Walmart’s 2014 Sustainability Product Expo

Walmart’s 2014 Sustainability Product Expo. IMAGE: news.pg.com

It’s been a summer of notable actions and accomplishments for our Waste program with several consumer giants taking substantive actions in response to our engagement. Walmart announced a $100 million Closed Loop Fund to finance improvements in recycling infrastructure, in part due to pressure generated by our program for companies to take responsibility for packaging recycling. Seven of eight founding fund companies had been previously pressed by us on this issue. The fund brochure even uses a graphic from our 2012 Unfinished Business report estimating that $11 billion of recyclable packaging is wasted annually. “The $100 million commitment is nowhere near adequate to finance improvements needed to recycling systems, but does represent an important ‘first step’ acknowledgement of responsibility by major consumer goods companies,” said As You Sow Senior Vice President Conrad MacKerron.

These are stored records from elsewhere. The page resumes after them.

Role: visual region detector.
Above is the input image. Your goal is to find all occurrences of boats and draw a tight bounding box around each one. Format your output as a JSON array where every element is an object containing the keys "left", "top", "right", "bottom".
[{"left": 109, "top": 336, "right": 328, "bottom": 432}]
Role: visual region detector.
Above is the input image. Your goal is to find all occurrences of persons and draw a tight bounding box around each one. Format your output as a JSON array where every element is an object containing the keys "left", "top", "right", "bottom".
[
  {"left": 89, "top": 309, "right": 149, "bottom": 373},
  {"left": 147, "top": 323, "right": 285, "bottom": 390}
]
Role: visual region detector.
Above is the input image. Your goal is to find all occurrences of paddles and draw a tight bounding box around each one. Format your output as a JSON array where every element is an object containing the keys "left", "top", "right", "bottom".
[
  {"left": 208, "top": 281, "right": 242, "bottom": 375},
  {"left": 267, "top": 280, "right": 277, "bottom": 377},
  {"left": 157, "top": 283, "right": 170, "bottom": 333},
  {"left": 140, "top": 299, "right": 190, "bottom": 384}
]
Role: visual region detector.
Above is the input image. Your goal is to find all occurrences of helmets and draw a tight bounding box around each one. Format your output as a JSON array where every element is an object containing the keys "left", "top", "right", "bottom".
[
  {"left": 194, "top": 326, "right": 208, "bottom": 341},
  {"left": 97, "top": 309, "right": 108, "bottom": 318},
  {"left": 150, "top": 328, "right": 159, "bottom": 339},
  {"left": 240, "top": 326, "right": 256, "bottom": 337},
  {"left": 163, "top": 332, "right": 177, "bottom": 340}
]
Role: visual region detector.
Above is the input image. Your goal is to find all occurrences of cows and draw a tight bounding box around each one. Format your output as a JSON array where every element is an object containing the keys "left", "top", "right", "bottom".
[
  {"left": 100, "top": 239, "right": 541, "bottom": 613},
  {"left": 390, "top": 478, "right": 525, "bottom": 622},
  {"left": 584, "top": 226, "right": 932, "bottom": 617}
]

In a second major development, Procter & Gamble set a new goal that 90% of its packaging will be recyclable by 2020, or that systems will be in place to recycle packaging materials, including a commitment to find recycling solutions for pouches and other multi-laminate packaging that cannot now be recycled. The commitment came the day before an October 14 vote on a shareholder proposal filed by As You Sow asking the company to phase out unrecyclable packaging. The proposal won significant support – 25% of shares voted, representing more than $35 billion of investments.

Also, McDonald’s Corp. took an encouraging step toward recycling front-of-house restaurant consumer packaging waste; the company set a waste recycling goal of 50%  in its top nine markets by 2020. The goal is not strictly for packaging waste as it includes food waste from back of house processing, but pilots will be done testing post-consumer packaging recycling in some areas.